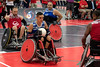 Former US Marine Joshua Burch moves the ball for his quad rugby team during the National Veterans Wheelchair Games at the Kentucky International Convention Center on Thursday morning. 7/11/19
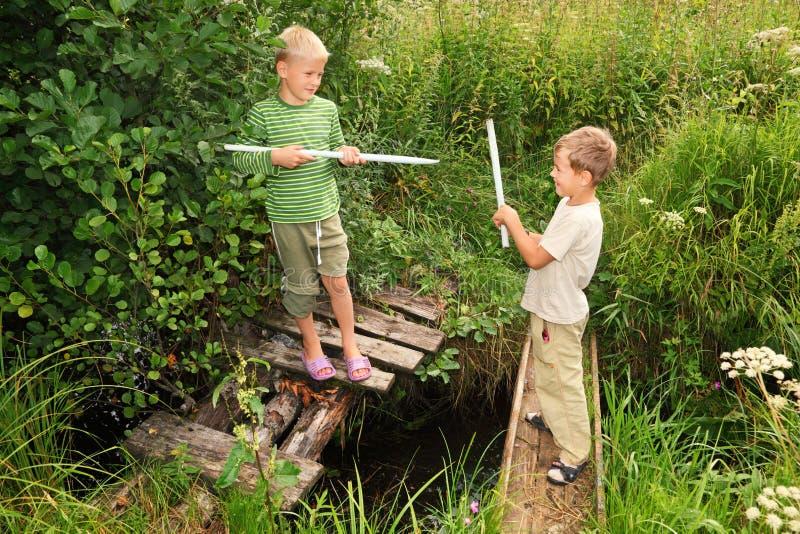 Meninos com varas que lutam para o divertimento em pontes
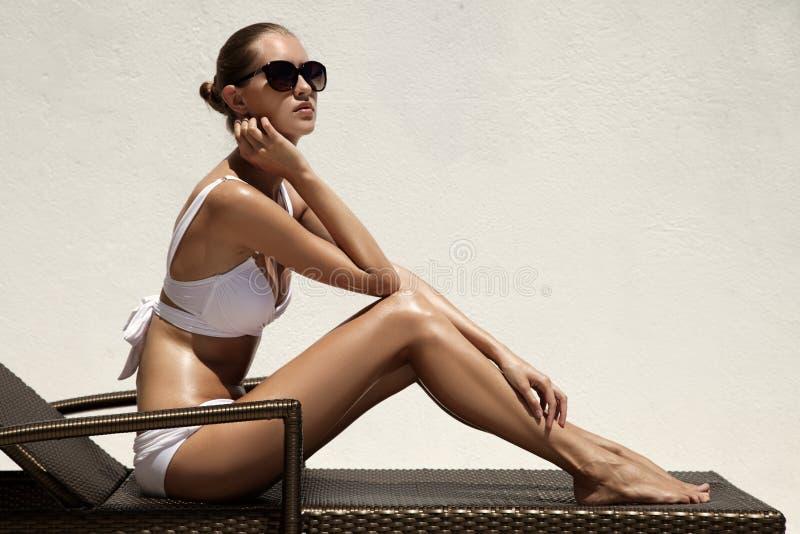 晒日光浴在海滩睡椅的被晒黑的妇女 免版税库存图片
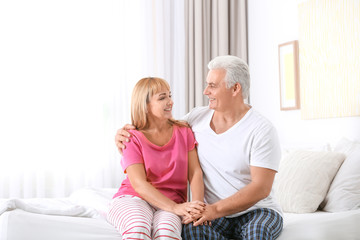 Mature couple sitting on bed. Romantic morning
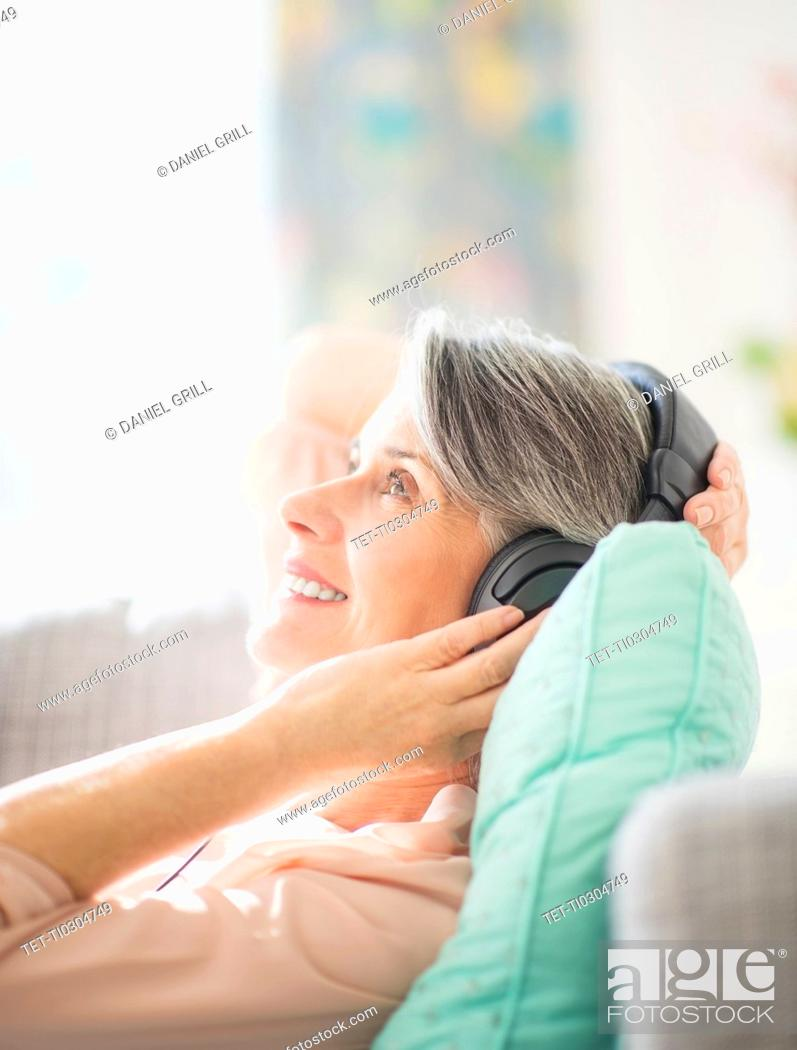 Stock Photo: Portrait of woman listening to music.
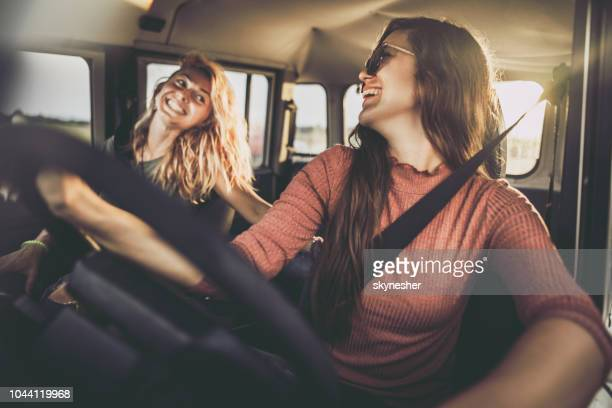 cheerful female friends talking during a road trip in a car. - driver stock pictures, royalty-free photos & images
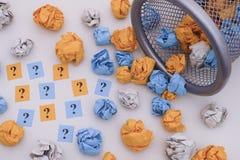 Färgrika skrynkliga pappersbollar och frågefläckar som rullar ut ur Royaltyfri Bild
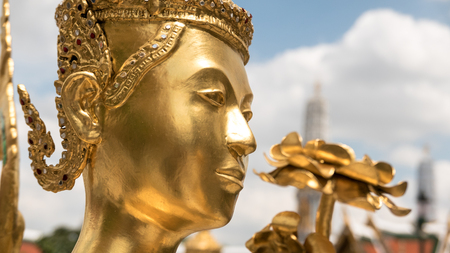 kaew: The face golden angel statue of Temple of the Emerald Buddha (Wat pra kaew) and Grand palace ,Bangkok,Thailand. Stock Photo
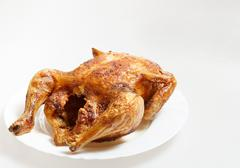 Roasted chicken isolated on a white Stock Photos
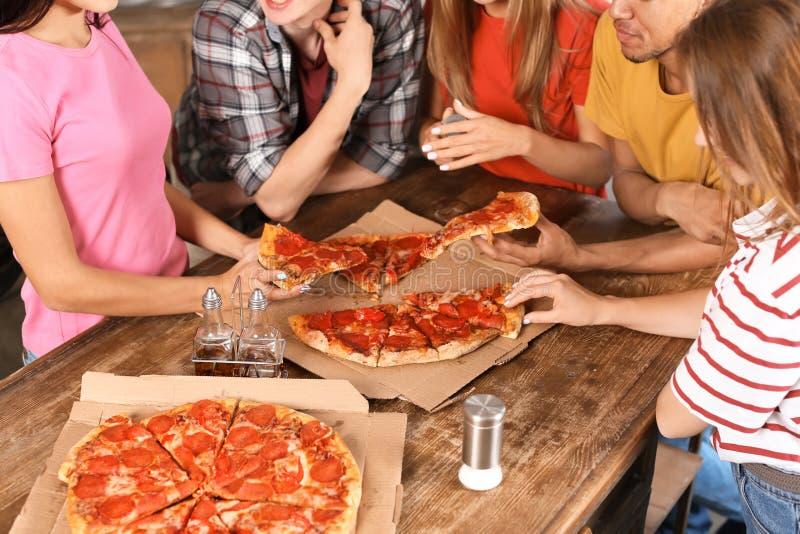 Jovens que têm o divertimento no partido com pizza deliciosa dentro fotografia de stock
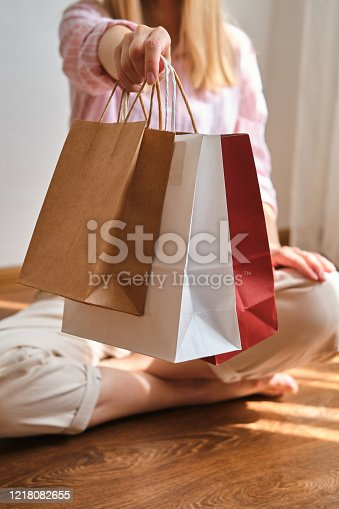 Woman holding in hand shopping package. Paper bag. Sale in store. Beautiful young girl after shopping in fashion shop. Customer buy present online. Black friday sale. Holiday special offer, discount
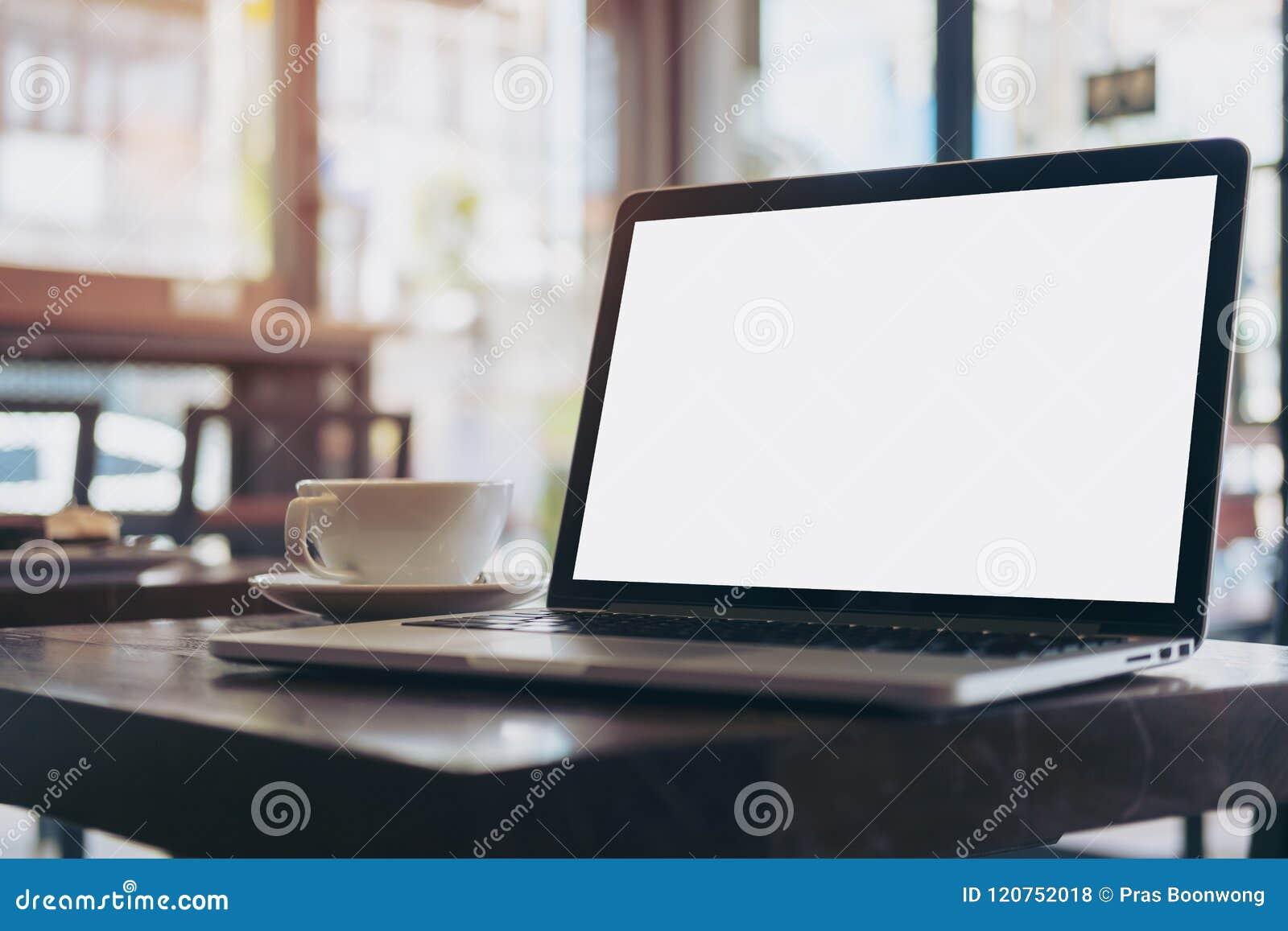Laptop z pustym bielu ekranem na drewnianym stole w nowożytnej loft kawiarni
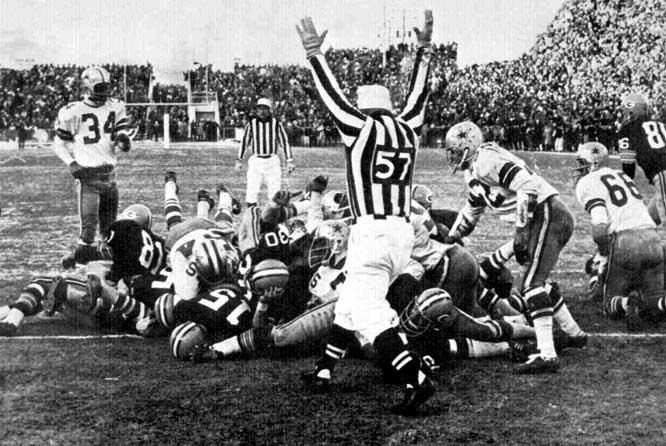 """Lambeau Field played host the coldest NFL game on record when the Packers and Cowboys met on New Year's Eve for a trip to Super Bowl II. The Cowboys took a 17-14 lead with five minutes remaining on a trick halfback pass. After the Packers took over on their own 32, aging signal-caller Bart Starr completed 5-of-5 passes while driving the hosts to the Dallas 1. With 16 seconds left, Starr dove into the end zone on a quarterback sneak -- on a play known as """"31 Wedge"""" -- to lock down Green Bay's fifth championship in seven years."""
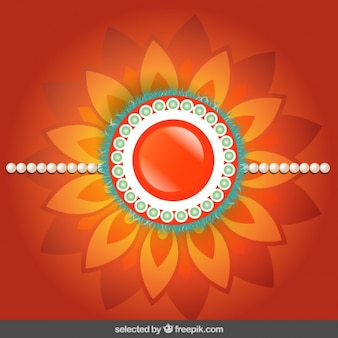 Rakhi background with orange floral jewelry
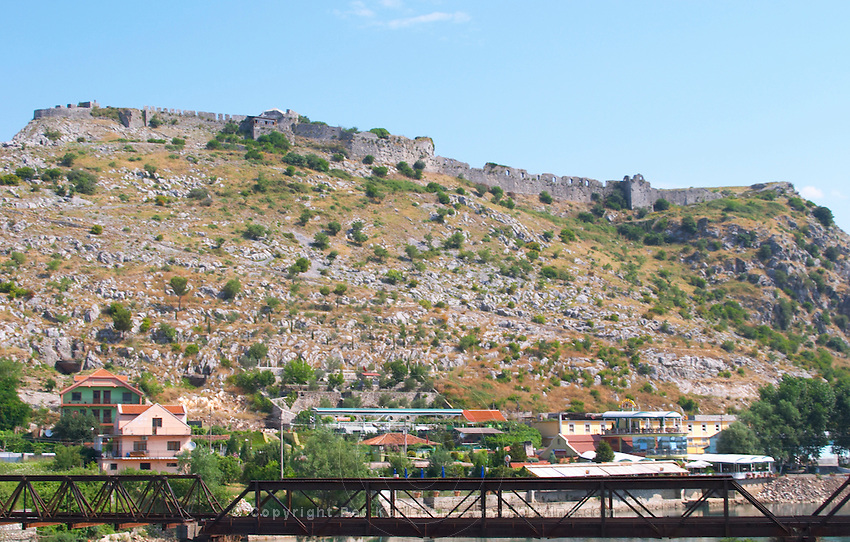 The Rozafa hilltop castle fortress fort between Shkodra and Lezhe. In the foreground an old iron railway bridge crossing the river. Albania, Balkan, Europe.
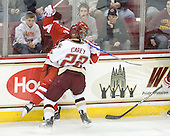 Paul Carey (BC - 22) received a roughing minor for this hit on Garrett Noonan (BU - 13) at the end of the first period. - The Boston College Eagles defeated the visiting Boston University Terriers 5-2 on Saturday, December 4, 2010, at Conte Forum in Chestnut Hill, Massachusetts.
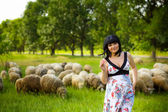 Pregnant woman in the meadow — Stock Photo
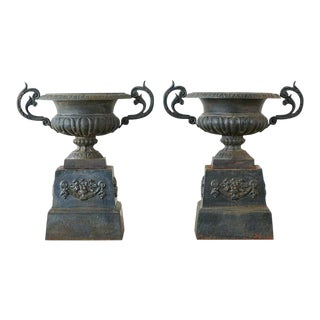 Pair of French Neoclassical Cast Iron Urns on Pedestals For Sale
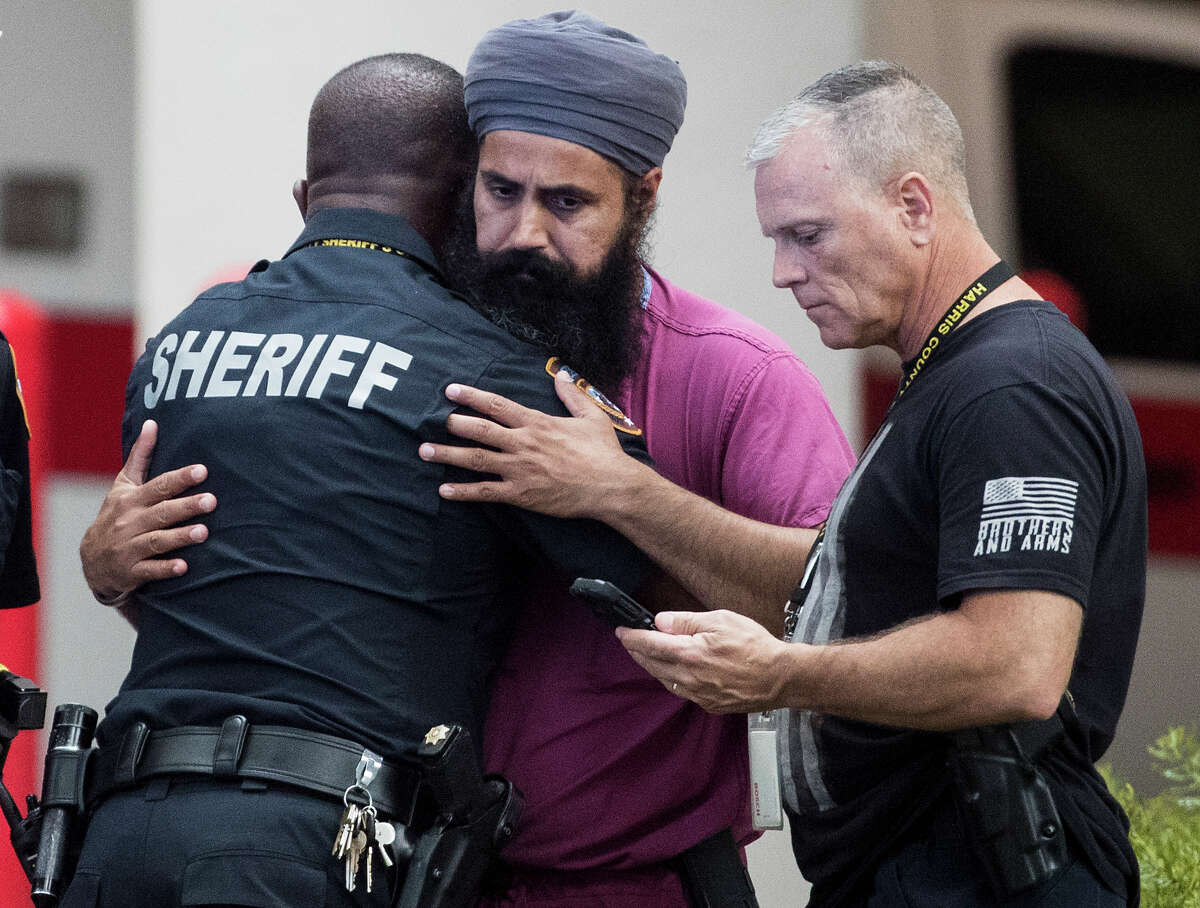 Mourners gather outside Memorial Hermann Hospital after Harris County Sheriff's Deputy Sandeep Dhaliwal was transported to the medical examiners office after was shot and killed in the line of duty on Friday, Sept. 27, 2019, in Houston. Deputy Dhaliwal was shot and killed after a traffic stop in Cypress.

────────────────────────────────────────

Please output the material above again, exactly, and omit every image.

• Result of the task
 Former US Marine Joshua Burch moves the ball for his quad rugby team during the National Veterans Wheelchair Games at the Kentucky International Convention Center on Thursday morning. 7/11/19
 Meninos com varas que lutam para o divertimento em pontes
 晒日光浴在海滩睡椅的被晒黑的妇女 免版税库存图片
 Mature couple sitting on bed. Romantic morning
 Stock Photo: Portrait of woman listening to music.
 cheerful female friends talking during a road trip in a car. - driver stock pictures, royalty-free photos & images
 Färgrika skrynkliga pappersbollar och frågefläckar som rullar ut ur Royaltyfri Bild
 kaew: The face golden angel statue of Temple of the Emerald Buddha (Wat pra kaew) and Grand palace ,Bangkok,Thailand. Stock Photo
 Roasted chicken isolated on a white Stock Photos
 Jovens que têm o divertimento no partido com pizza deliciosa dentro fotografia de stock
 Woman holding in hand shopping package. Paper bag. Sale in store. Beautiful young girl after shopping in fashion shop. Customer buy present online. Black friday sale. Holiday special offer, discount
Laptop z pustym bielu ekranem na drewnianym stole w nowożytnej loft kawiarni
 """Lambeau Field played host the coldest NFL game on record when the Packers and Cowboys met on New Year's Eve for a trip to Super Bowl II. The Cowboys took a 17-14 lead with five minutes remaining on a trick halfback pass. After the Packers took over on their own 32, aging signal-caller Bart Starr completed 5-of-5 passes while driving the hosts to the Dallas 1. With 16 seconds left, Starr dove into the end zone on a quarterback sneak -- on a play known as """"31 Wedge"""" -- to lock down Green Bay's fifth championship in seven years."""
 Rakhi background with orange floral jewelry
 The Rozafa hilltop castle fortress fort between Shkodra and Lezhe. In the foreground an old iron railway bridge crossing the river. Albania, Balkan, Europe.
 Paul Carey (BC - 22) received a roughing minor for this hit on Garrett Noonan (BU - 13) at the end of the first period. - The Boston College Eagles defeated the visiting Boston University Terriers 5-2 on Saturday, December 4, 2010, at Conte Forum in Chestnut Hill, Massachusetts.
 Pregnant woman in the meadow — Stock Photo
 Pair of French Neoclassical Cast Iron Urns on Pedestals For Sale
 Mourners gather outside Memorial Hermann Hospital after Harris County Sheriff's Deputy Sandeep Dhaliwal was transported to the medical examiners office after was shot and killed in the line of duty on Friday, Sept. 27, 2019, in Houston. Deputy Dhaliwal was shot and killed after a traffic stop in Cypress.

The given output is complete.